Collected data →
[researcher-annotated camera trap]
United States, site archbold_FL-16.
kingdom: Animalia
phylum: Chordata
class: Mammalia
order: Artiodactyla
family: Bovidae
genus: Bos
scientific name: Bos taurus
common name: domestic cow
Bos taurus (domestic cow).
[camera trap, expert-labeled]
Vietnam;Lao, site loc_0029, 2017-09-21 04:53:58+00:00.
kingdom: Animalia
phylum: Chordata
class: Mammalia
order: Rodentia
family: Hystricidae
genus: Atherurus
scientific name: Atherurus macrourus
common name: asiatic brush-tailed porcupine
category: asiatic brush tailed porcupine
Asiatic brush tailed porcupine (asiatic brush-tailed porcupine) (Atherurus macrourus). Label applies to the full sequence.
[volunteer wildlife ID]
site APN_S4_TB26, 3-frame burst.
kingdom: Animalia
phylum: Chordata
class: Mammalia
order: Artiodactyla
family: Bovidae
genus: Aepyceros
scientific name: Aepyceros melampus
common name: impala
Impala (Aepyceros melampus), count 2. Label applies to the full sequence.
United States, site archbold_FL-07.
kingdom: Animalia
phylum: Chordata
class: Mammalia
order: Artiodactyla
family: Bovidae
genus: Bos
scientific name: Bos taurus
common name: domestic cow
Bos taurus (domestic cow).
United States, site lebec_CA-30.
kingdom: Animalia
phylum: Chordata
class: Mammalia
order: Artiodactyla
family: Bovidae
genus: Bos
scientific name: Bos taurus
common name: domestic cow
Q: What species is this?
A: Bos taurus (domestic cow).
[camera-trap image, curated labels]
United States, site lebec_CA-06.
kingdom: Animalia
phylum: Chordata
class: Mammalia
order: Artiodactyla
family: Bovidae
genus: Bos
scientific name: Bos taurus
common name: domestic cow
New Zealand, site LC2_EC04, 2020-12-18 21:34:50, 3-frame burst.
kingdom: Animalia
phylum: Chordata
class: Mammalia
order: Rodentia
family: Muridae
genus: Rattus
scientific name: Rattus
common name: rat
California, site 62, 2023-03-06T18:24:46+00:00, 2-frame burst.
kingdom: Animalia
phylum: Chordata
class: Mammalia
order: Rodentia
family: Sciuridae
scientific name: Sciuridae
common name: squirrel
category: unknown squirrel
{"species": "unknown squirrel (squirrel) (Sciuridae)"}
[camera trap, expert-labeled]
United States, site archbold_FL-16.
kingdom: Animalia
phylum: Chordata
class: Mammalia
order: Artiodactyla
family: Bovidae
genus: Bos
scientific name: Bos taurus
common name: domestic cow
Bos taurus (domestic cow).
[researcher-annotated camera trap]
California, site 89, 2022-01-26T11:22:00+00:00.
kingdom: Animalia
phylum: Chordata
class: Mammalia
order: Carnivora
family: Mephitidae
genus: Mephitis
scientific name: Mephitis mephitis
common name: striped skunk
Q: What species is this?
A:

GOAL OF THE EXERCISE →
Copy over exactly the lines above from the one with "family: Mephitidae" to the last, both included, and no others.

EXERCISE ANSWER →
family: Mephitidae
genus: Mephitis
scientific name: Mephitis mephitis
common name: striped skunk
Q: What species is this?
A:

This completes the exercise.